【6月16日 AFP】パリ(Paris)のポンピドー・センター(Pompidou Centre)やマドリード(Madrid)のバラハス国際空港(Barajas Airport)などを設計した建築家リチャード・ロジャース(Richard Rogers)氏が16日、ロンドン(London)で計画していた新プロジェクトを中止に追い込んだチャールズ皇太子(Prince Charles)の干渉を、「完全な違憲行為」だと非難した。

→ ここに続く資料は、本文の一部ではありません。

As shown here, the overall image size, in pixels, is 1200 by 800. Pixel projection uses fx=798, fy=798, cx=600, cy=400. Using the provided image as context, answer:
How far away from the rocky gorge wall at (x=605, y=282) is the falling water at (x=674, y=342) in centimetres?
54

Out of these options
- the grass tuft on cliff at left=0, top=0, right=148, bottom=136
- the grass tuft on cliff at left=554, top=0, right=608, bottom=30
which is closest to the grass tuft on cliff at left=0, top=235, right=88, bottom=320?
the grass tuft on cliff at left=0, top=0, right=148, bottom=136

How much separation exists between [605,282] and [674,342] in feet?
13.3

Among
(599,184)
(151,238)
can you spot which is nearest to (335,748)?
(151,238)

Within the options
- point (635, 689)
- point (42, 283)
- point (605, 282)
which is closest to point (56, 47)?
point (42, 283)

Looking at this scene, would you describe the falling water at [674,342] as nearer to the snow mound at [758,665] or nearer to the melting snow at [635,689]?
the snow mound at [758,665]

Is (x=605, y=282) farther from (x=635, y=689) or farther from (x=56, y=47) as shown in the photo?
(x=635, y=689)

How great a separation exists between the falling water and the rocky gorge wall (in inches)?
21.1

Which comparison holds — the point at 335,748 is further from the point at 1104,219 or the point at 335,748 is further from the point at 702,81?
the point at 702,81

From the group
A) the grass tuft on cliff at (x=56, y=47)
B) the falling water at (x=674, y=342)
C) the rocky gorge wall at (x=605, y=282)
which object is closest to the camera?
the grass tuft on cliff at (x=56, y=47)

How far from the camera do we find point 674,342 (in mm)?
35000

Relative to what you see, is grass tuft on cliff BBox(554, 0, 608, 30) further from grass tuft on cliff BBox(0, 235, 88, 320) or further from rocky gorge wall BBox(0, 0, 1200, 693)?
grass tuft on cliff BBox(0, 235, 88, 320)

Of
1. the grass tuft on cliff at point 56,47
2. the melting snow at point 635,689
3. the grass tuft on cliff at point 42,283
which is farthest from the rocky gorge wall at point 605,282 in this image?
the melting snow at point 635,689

 ロジャース氏はガーディアン(Guardian)紙に対し、ロンドンの大きな発展となり得たプロジェクトを、皇太子が「1人でぶち壊した」と怒りをあらわにした。

 ロジャース氏はロンドン・チェルシー(Chelsea)地区の兵舎跡地に、カタールの不動産会社Qatari Diarの計画でガラスと鉄鋼を用いたビルを設計する予定だった。しかし、同社は前週、プロジェクトから撤退。現在は、新たな計画を練っている。

 現代建築に批判的であることで知られる皇太子はQatari Diar社の会長に、プロジェクトに反対する自分の考えを示し代替案を要請する書簡を送ったとされる。

 ロジャース氏は「これは完全な違憲行為であり、ニ度とあってはならない」と語り、建築のみならず医学、農業、環境分野における皇太子の干渉の合憲性に関し、公的調査を求めた。

 皇太子の現代建築に対する批判的な態度は、これまでにも物議を醸してきた。特に25年前、ロンドン国立美術館(National Gallery, London)の増築計画を「目ざわり」だと強く非難したことはよく知られている。